Books

Brooklyn Bugle Book Club: “Black Man in a White Coat: A Doctor’s Reflections on Race and Medicine” by Damon Tweedy, M.D.

September 18, 2015

Screen Shot 2015-09-18 at 9.11.50 AMDamon Tweedy graduated from the University of Maryland-Baltimore County with extremely good grades and an average score on the MCAT. He was actively recruited by highly-regarded medical schools, including Johns Hopkins and Yale, and ultimately chose to attend Duke, even though it’s located in the south, because it offered him a full scholarship. He was one of 14 minority students among the 100 in the Class of 2000. On his first day of classes, Tweedy says, he looked around and asked himself why Duke had accepted him and offered a full scholarship. “As I played through the scenarios, affirmative action appeared to me the only answer,” an answer that was confirmed when the doctor welcoming the class pointed out the number of “underrepresented minorities” in the class. In his first month in medical school one of his lecturers mistakes him for the handyman sent to fix the lights, then asks if he’s not the handyman why he’s in the class. Happily for us Dr. Tweedy is a deeply thoughtful man, and once he got over his anger, and with dogged hard work restored the confidence that his teachers’ thoughtlessness had shattered, he began asking difficult, useful, questions.

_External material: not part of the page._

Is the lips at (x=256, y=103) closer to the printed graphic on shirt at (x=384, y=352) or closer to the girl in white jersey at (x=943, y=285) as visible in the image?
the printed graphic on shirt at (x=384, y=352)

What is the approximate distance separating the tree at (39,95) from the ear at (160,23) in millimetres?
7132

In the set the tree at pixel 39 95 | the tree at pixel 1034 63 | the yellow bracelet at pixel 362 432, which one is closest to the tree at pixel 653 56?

“Black Man in a White Coat” is a sensitive book, and that’s important, because in each chapter Tweedy addresses difficult issues. There’s a chapter called “Charity Care” in which Tweedy describes a monthly clinic volunteer medical students ran for patients living in a rural area (under the supervision of qualified doctors). He describes the chronic problems of people living in poverty in the south: diabetes and hypertension. In the late 1990s, well before the Affordable Care Act, the clinic provided the only care patients could receive; volunteer doctors stocked it with sample medicines they could give to patients who couldn’t afford medications otherwise. (The last patients of the day were often out of luck.) But Tweedy goes deeper: the clinic is a well-meant, even a generous donation of time, but the structure of a monthly clinic with rotating doctors meant the quality of care suffered. Tweedy offers similar chapters on childbearing, especially among drug abusers, the risks to young men living in the inner city (primarily gunshot wounds), hatred in patients, discrimination by doctors, and the heavy impact of HIV/AIDS in the African-American community.

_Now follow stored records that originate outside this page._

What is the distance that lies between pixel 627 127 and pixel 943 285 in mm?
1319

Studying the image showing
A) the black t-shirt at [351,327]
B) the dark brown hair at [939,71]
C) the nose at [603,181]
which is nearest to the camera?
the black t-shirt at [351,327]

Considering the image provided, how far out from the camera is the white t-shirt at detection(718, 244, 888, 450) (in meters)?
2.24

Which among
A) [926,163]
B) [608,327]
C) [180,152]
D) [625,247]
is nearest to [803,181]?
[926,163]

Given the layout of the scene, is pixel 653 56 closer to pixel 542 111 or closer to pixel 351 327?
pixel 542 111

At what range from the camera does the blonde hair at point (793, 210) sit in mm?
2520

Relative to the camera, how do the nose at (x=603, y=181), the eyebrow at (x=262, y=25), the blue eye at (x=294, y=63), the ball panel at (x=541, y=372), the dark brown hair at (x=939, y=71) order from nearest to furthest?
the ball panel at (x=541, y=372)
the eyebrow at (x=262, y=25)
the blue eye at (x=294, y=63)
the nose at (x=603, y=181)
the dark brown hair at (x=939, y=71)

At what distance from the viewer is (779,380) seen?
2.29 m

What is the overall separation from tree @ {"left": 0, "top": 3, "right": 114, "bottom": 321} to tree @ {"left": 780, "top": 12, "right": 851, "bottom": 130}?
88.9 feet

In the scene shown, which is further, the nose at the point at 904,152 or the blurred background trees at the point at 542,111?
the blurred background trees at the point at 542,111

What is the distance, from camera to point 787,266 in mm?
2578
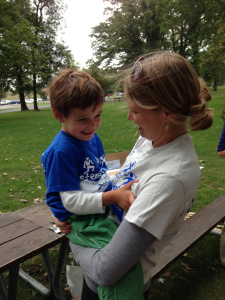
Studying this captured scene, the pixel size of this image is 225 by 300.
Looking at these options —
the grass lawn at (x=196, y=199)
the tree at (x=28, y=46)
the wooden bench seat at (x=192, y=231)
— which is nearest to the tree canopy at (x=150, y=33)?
the tree at (x=28, y=46)

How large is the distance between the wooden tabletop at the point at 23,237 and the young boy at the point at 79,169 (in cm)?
72

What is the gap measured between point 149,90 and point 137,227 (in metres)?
0.52

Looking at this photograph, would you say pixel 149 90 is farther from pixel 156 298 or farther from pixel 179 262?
pixel 179 262

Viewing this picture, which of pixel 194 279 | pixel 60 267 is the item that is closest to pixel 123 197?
pixel 60 267

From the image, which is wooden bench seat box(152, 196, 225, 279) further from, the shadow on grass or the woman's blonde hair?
the woman's blonde hair

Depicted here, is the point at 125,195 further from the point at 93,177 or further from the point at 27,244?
the point at 27,244

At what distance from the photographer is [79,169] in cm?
145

Several themes come out of this, and Tweedy discusses them with nuance and sensitivity. One issue he returns to is the role of the black doctor: does he or she owe patients more than good care? What, if anything, can a doctor do to reduce the disparities in care? Often, the assumptions doctors make about the strangers in front of them are the right ones, even if they’re shortcuts based on cruel stereotypes. In his chapter “Baby Mamas,” for example, Tweedy describes a woman with an advanced pregnancy who denies her pregnancy and denies drug use. Tweedy,who was then a second-year medical student, knew what questions to ask, but is surprised when the supervising doctor, diagnosing an abruptly separating placenta (which can kill both baby and mother), dragged the admission of drug use from the patient. He’s even more shocked when the doctor and nurse agree the baby’s death is for the best, and disturbed by their discussion of whether the mother, age 19, should be asked about having her tubes tied. The reader can’t help but think of forced sterilizations, and then Tweedy adds an important emotional layer in his description of the mother’s keening apologies as she holds her dead infant. It’s an extremely effective technique, one that brings out the policy issues while forcing the reader to remember that Tweedy is telling stories about real people, who have and express their feelings.

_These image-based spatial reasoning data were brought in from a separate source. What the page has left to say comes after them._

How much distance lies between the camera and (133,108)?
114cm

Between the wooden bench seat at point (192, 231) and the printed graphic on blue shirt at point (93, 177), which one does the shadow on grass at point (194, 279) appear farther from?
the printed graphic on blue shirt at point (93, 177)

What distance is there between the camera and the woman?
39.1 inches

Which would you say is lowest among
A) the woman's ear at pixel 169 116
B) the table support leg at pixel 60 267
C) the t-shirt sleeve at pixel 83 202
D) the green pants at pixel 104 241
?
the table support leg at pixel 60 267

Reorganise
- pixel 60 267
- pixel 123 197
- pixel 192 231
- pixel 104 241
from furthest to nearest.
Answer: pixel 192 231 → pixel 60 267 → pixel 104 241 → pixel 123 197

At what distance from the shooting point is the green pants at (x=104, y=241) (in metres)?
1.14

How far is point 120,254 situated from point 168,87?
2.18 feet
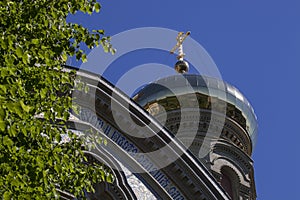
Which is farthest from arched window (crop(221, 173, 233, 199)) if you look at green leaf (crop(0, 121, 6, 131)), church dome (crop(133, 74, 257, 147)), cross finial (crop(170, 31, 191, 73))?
green leaf (crop(0, 121, 6, 131))

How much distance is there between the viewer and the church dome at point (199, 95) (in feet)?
76.4

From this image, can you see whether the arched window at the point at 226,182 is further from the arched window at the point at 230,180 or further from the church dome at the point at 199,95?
the church dome at the point at 199,95

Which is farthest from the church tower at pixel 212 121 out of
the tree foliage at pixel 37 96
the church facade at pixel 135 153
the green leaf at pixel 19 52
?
the green leaf at pixel 19 52

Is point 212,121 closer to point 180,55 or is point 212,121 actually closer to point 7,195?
point 180,55

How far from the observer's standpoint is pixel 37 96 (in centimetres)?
810

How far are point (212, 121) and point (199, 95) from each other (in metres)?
1.03

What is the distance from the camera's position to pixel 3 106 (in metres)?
7.12

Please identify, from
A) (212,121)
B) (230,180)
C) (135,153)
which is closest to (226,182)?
(230,180)

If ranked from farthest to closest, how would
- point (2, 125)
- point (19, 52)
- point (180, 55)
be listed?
point (180, 55) < point (19, 52) < point (2, 125)

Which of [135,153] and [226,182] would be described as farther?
[226,182]

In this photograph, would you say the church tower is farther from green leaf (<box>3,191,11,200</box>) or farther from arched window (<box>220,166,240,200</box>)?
green leaf (<box>3,191,11,200</box>)

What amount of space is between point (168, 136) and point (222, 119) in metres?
9.00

It’s clear that Tweedy, now a psychiatrist and professor at Duke Medical School, has answered his question about the role of the doctor in the affirmative. In the final chapter Tweedy identifies three types of problems that need to be addressed so that we can move beyond race in medical treatment: the first is the system-based disparities caused by health insurance or the lack of it (the book was written just as the Affordable Care Act came into effect), and the differences in care those with private insurance receive. The second is the doctor-patient relationship. Both doctors and patients bring attitudes and prejudices into the hospital or clinic with them. Tweedy devotes an entire chapter to the prejudices among his poor white patients, and his often-successful attempts to overcome it, and the prejudice and fear expressed by his black patients. He’s equally thoughtful about the impact of racial pairing during his training – sometimes it worked well, in ways he expected, and sometimes it did not. Finally, Tweedy lists unhealthy lifestyles of many African-Americans, partly due to circumstance (fresh, unprocessed food may be expensive or unavailable) and partly due to culture (deep fried, breaded dishes).

Tweedy could have become bitter and angry, and it’s fortunate for all of us that’s he’s so thoughtful. His book raises important questions and anyone who thinks about medical care should read it.